INSTRUCTIONS:
a - Answer the following from the Fourier exercise text:
(i) At what frequency, in Hz, is the square wave defined?
(ii) How many coefficients are used first to reconstruct the wave?
(iii) What initial value is given for the taper percentage?
b - Print the passage of the Fourier exercise text from "square = signal.square(2" up to and including "coefficients (initial: 5)".
c - Proceed with the Fourier exercise text, continuing from its final line.

TEXT SECTION:
*-*-*

5) First, we use only 5 coefficients to reconstruct the wave. Describe what you see.
6) Increase the number of coefficients $n$ in cell 7 step by step and re-run the cell. What do you see now? Can you explain it?
# Cell 6: define a square wave of 5 Hz
freq = 5.
npts = 500
dt_ = 0.002
length = npts * dt_
t_ = np.linspace(0, length, npts, endpoint=False)
square = signal.square(2 * np.pi * freq * t_)
plt.plot(t_, square)
plt.xlabel('time [sec]')
plt.ylabel('amplitude')
plt.xlim(0, 1.05)
plt.ylim(-1.2, 1.2)
plt.show()
# Cell 7: reconstruct signal using convergence criterion
n = 5 # number of coefficients (initial: 5)
T_ = 1/freq # period of signal
# determine coefficients
a0 = 0
a = []
b = []
for i in range(1,n):
if (i%2 != 0):
a_ = 4/(np.pi*i)
else:
a_ = 0
a.append(a_)
b_ = (2*np.pi*i)/T_
b.append(b_)
# reconstruct signal
g = np.ones_like(t_) * a0
for k, (ak, bk) in enumerate(zip(a, b)):
g += ak * np.sin(bk*t_)
# plotting
plt.plot(t_, square, 'r', label='original signal')
plt.plot(t_, g, 'g', label='reconstructed signal')
plt.ticklabel_format(axis='y', style='sci', scilimits=(-1,1))
plt.xlabel('time [sec]')
plt.ylabel('amplitude')
#plt.ylim(-1.1,1.1)
plt.legend()
plt.show()
Let us now do the Fourier transformation of the signal created in cell 3 and have a look on the amplitude spectra. In computer science the transformation is performed as fast Fourier transformation (FFT).
7) Why do we need to taper the signal before we perform the FFT?
8) How do you interpret the plot of the amplitude spectra?
9) Which frequency contributes most to the final signal?
# Cell 8: FFT of signal
# number of sample points need to be the same as in cell 3
print('samp =',samp,' Need to be the same as in cell 3.')
# number of sample points need to be the same as in cell 3
print('T =',T,' Need to be the same as in cell 3.')
# percentage of taper applied to signal (initial: 0.1)
taper_percentage = 0.1
taper = cosine_taper(samp,taper_percentage)
sig_ = sig * taper
Fsig = np.fft.rfft(sig_, n=samp)
# prepare plotting
xf = np.linspace(0.0, 1.0/(2.0*T), (samp/2)+1)

*-*-*

Records of scene-based questions:
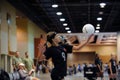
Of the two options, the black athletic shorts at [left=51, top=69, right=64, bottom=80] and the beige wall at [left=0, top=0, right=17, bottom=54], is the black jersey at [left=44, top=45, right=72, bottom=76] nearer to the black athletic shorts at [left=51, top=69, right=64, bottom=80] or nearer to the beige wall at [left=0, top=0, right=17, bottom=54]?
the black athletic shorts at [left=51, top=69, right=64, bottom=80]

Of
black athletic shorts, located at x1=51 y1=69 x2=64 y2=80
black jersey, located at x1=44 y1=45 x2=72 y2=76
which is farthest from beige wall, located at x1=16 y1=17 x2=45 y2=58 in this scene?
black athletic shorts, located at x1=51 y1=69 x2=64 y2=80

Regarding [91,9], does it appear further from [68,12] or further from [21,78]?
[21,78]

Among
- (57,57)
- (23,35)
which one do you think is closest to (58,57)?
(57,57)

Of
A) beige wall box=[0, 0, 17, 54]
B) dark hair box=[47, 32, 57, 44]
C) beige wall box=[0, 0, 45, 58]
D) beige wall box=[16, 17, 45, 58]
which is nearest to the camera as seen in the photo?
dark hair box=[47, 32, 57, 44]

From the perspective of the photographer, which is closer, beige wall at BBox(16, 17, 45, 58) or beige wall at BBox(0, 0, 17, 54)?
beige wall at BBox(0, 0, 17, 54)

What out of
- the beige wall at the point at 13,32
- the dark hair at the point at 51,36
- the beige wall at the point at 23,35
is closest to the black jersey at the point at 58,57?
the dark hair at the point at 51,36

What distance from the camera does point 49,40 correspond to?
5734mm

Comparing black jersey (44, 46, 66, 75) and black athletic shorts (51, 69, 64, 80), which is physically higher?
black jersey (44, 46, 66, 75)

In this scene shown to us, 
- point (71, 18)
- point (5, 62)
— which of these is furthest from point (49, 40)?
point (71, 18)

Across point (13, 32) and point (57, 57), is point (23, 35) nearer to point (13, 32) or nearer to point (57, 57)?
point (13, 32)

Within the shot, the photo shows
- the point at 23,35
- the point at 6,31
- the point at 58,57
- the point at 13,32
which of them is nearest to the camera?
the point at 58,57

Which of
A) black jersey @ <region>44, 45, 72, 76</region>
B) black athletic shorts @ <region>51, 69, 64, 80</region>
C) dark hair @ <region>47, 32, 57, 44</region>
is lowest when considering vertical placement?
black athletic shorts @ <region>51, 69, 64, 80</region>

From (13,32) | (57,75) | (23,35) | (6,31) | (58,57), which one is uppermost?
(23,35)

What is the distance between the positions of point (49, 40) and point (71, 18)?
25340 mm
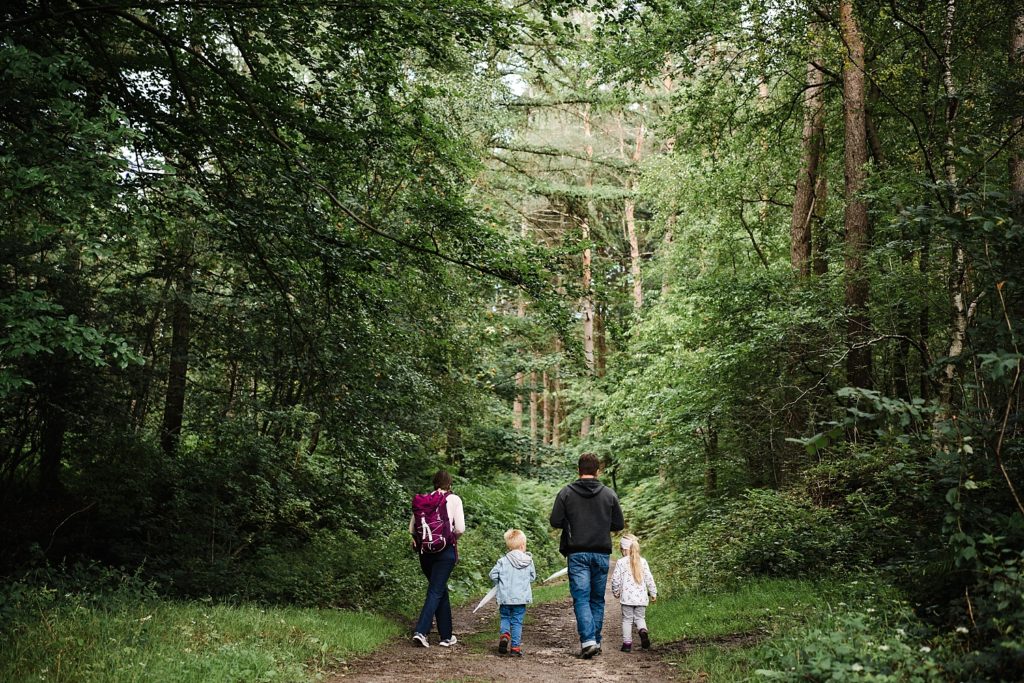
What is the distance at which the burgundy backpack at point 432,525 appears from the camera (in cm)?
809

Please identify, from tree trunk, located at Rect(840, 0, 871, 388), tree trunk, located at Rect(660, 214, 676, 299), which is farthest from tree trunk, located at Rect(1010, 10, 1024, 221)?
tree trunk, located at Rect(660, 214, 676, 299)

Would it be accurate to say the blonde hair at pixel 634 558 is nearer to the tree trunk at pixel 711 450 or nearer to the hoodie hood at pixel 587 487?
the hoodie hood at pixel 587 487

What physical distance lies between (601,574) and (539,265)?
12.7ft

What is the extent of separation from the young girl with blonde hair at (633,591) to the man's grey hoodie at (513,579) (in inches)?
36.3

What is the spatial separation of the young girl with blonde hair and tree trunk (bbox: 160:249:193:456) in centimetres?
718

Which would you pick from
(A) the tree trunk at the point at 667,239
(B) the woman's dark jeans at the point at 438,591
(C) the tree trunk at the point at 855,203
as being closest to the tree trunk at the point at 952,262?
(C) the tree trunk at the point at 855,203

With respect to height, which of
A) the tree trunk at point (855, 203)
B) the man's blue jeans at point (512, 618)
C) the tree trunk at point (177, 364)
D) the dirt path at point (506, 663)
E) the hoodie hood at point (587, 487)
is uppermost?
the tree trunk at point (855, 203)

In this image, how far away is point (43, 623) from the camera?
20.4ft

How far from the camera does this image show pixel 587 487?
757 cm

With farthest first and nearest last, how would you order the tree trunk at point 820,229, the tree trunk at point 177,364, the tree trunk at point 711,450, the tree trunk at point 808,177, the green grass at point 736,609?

*-*-*

RESPONSE LIST:
a -
(i) 5 Hz
(ii) 5
(iii) 0.1

b -
square = signal.square(2 * np.pi * freq * t_)
plt.plot(t_, square)
plt.xlabel('time [sec]')
plt.ylabel('amplitude')
plt.xlim(0, 1.05)
plt.ylim(-1.2, 1.2)
plt.show()
# Cell 7: reconstruct signal using convergence criterion
n = 5 # number of coefficients (initial: 5)

c -
rcParams["figure.subplot.hspace"] = (0.8)
rcParams["figure.figsize"] = (15, 9)
rcParams["axes.labelsize"] = (15)
rcParams["axes.titlesize"] = (20)
rcParams["font.size"] = (12)
#plotting
plt.subplot(311)
plt.title('Time Domain')
plt.plot(t, sig, linewidth=1)
plt.xlabel('Time [s]')
plt.ylabel('Amplitude')
plt.subplot(312)
plt.title('Frequency Domain')
plt.plot(xf, 2.0/npts * np.abs(Fsig))
plt.xlim(0, 0.04)
plt.xlabel('Frequency [Hz]')
plt.ylabel('Amplitude')
1) No, you do not always see the same function. This is because the function is set up with random numbers for the weighting factors $a_k$ and $b_k$. When we re-construct a function using the Fourier series, we not only need the basis functions $\sin$ and $\cos$ but also the weighting factors. They are as important as the basis functions and give us information on how much content/amplitude the basis functions for the single summands contribute to the final Fourier sum.
2) The reconstructed signal (green) is not very similar to the original one (red) and has a longer period. Obviously, the original function is quite complex and cannot be described with only a handful of Fourier series coefficients.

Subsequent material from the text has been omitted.